> **Directions for this task**: Exact copy, no pictures: set down every entry below as written.

> **Data supplied**:
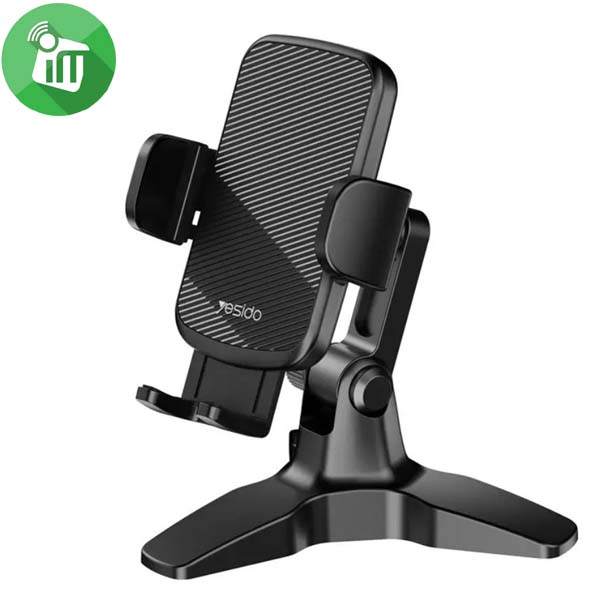 Yesido C181 Large Clamping Range Desktop Holder
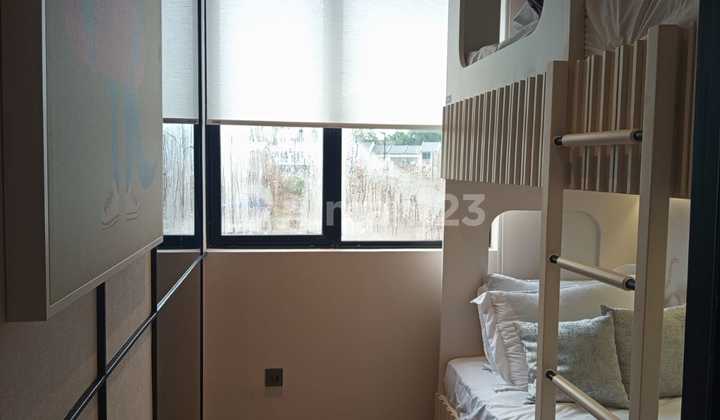 2-Story House, Minimalist Luxury, Price 700J+ in Lippo Cikarang 2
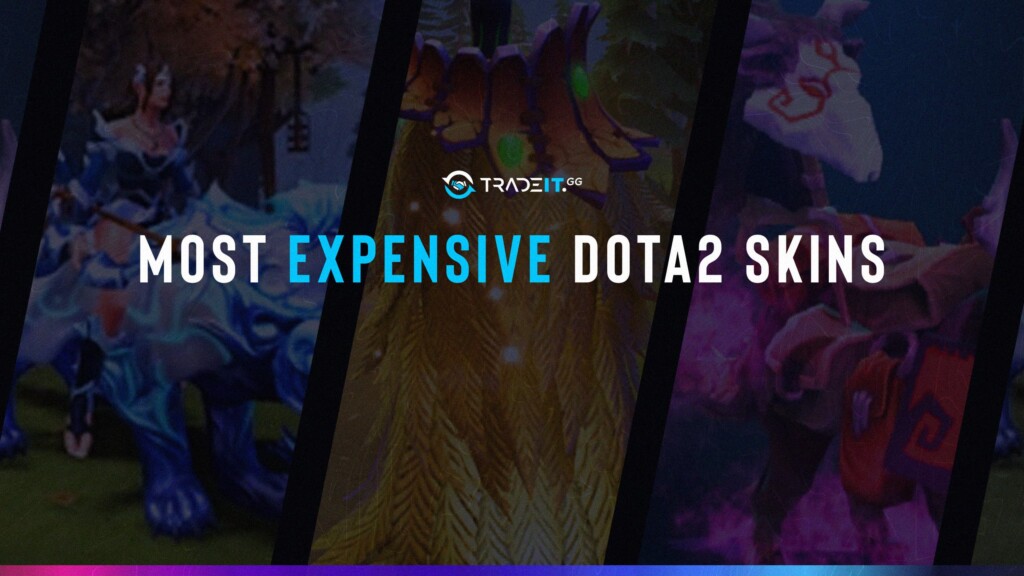 most expensive dota 2 item
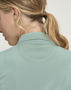 Picture of Winning Spirit SUSTAINABLE JACQUARD KNIT POLO Ladies PS96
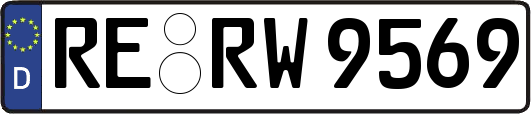 RE-RW9569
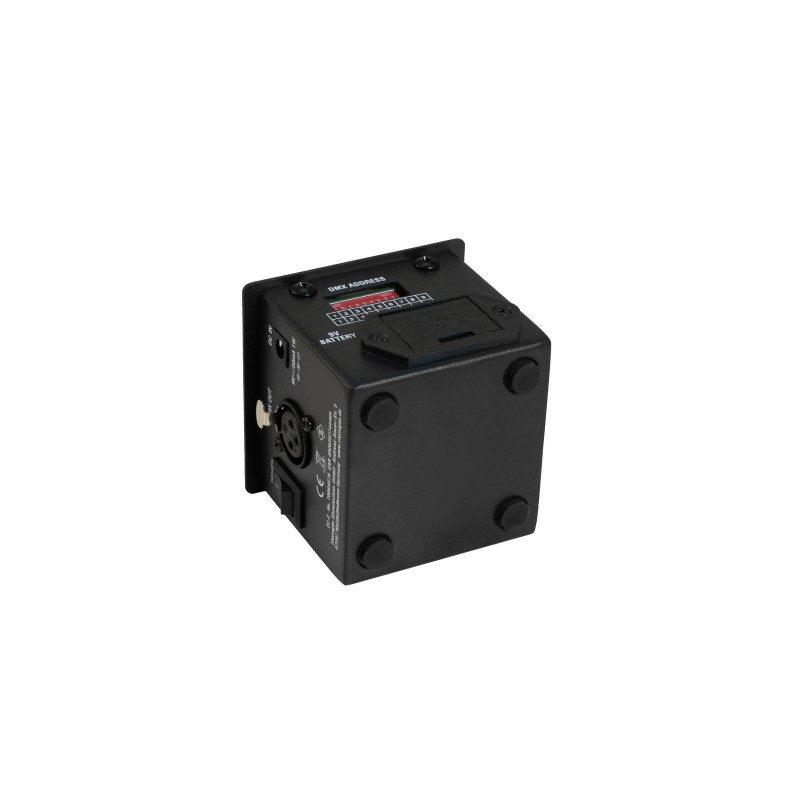 Eurolite EC-2 - Kontroler DMX Eurolite EC-2 - Kontroler DMX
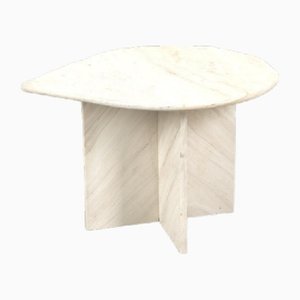 Vintage Coffee Table in Natural Stone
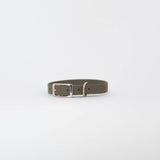 Biothane 5/8" Classic Buckle Collar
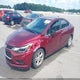 1G1BE5SM4G7232795 2016 Chevrolet Cruze Lt Auto auction photo thumbnail 2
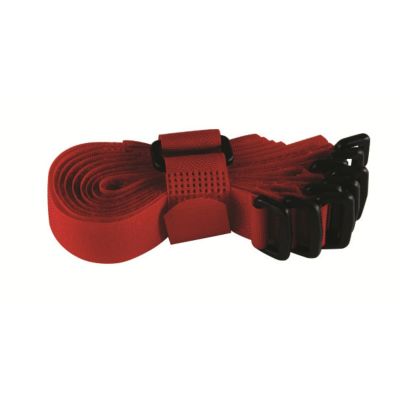 JTT20-8-2 image(0) - 8" Strip-Tie Red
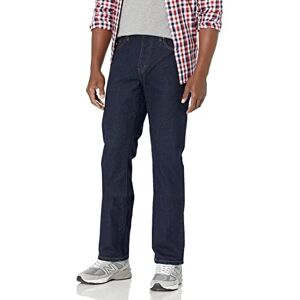 Amazon Essentials Herren Jeans, Slim-Fit-Stretch, Bootcut Auslauffarben, Leicht Ausgespült, 33W / 28L Amazon Essentials Herren Jeans, Slim-Fit-Stretch, Bootcut Auslauffarben, Leicht Ausgespült, 33W / 28L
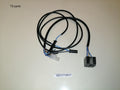 BMW E28 Idle Increase Cable Harness 12511710517 GENUINE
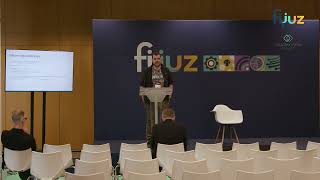 Fyuz Day 1 Breakout: OpenWiFi Developer Forum (Part 2) screenshot 4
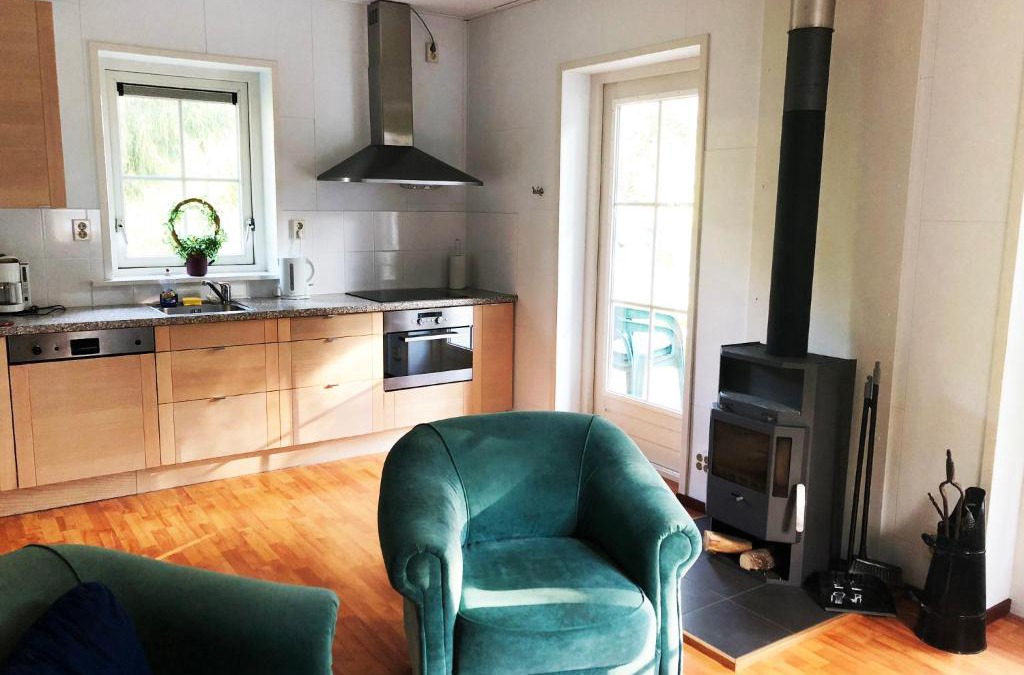 Eriksmala House | Eriksmala villa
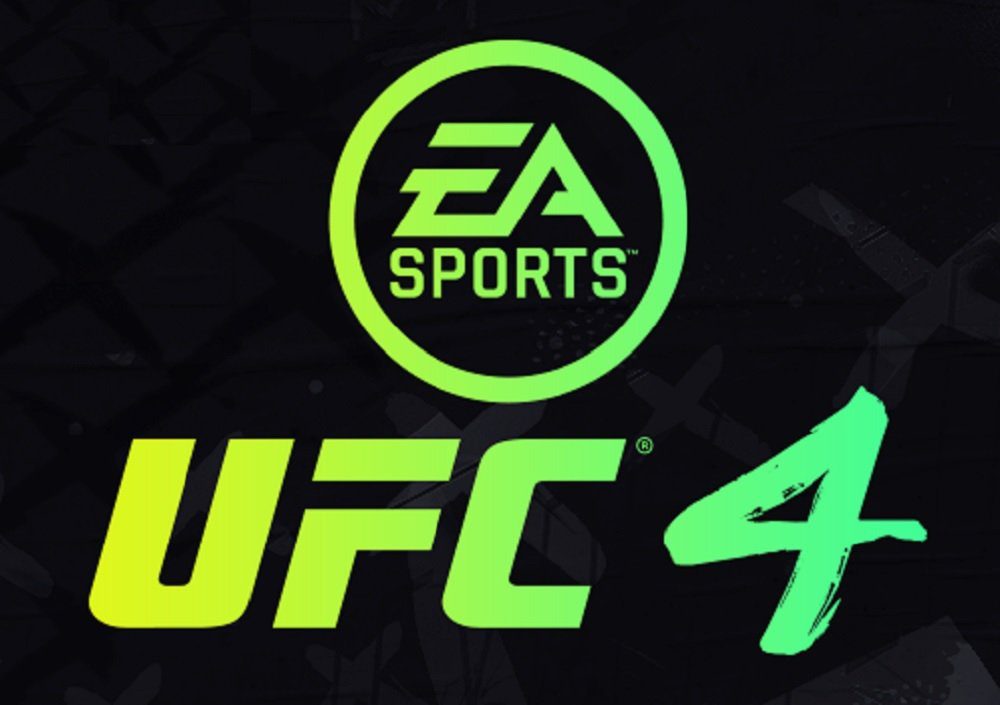 UFC 4 listing leaks on PlayStation 4 patch database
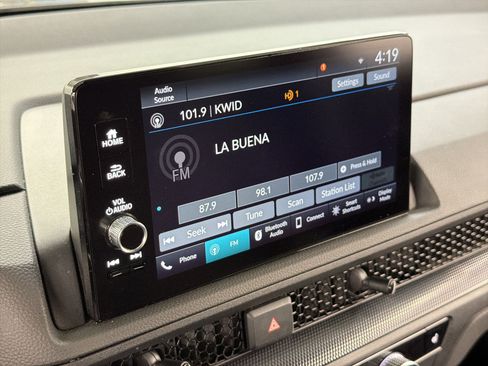 Certified 2024 Honda CR-V Sport-L image 23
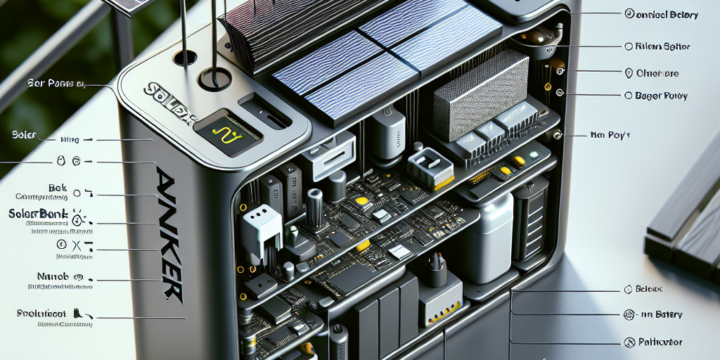 Anker SOLIX Solarbank 2: A Comprehensive Review of the New Battery for Balcony Power Stations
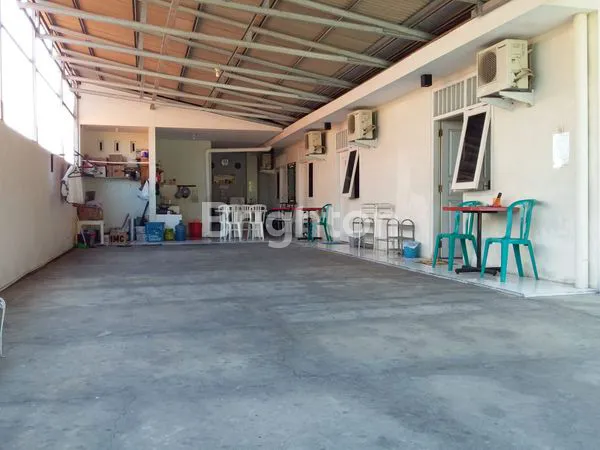 image KOS STRATEGIS DI SEMARANG, 9 KAMAR FULL PENGHUNI (3)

> **Exercise answer**:
 Yesido C181 Large Clamping Range Desktop Holder
 2-Story House, Minimalist Luxury, Price 700J+ in Lippo Cikarang 2
 most expensive dota 2 item
 Picture of Winning Spirit SUSTAINABLE JACQUARD KNIT POLO Ladies PS96
 RE-RW9569
 Eurolite EC-2 - Kontroler DMX Eurolite EC-2 - Kontroler DMX
 Vintage Coffee Table in Natural Stone
 Biothane 5/8" Classic Buckle Collar
 1G1BE5SM4G7232795 2016 Chevrolet Cruze Lt Auto auction photo thumbnail 2
 JTT20-8-2 image(0) - 8" Strip-Tie Red
 Amazon Essentials Herren Jeans, Slim-Fit-Stretch, Bootcut Auslauffarben, Leicht Ausgespült, 33W / 28L Amazon Essentials Herren Jeans, Slim-Fit-Stretch, Bootcut Auslauffarben, Leicht Ausgespült, 33W / 28L
 BMW E28 Idle Increase Cable Harness 12511710517 GENUINE
 Fyuz Day 1 Breakout: OpenWiFi Developer Forum (Part 2) screenshot 4
 Eriksmala House | Eriksmala villa
 UFC 4 listing leaks on PlayStation 4 patch database
 Certified 2024 Honda CR-V Sport-L image 23
 Anker SOLIX Solarbank 2: A Comprehensive Review of the New Battery for Balcony Power Stations
 image KOS STRATEGIS DI SEMARANG, 9 KAMAR FULL PENGHUNI (3)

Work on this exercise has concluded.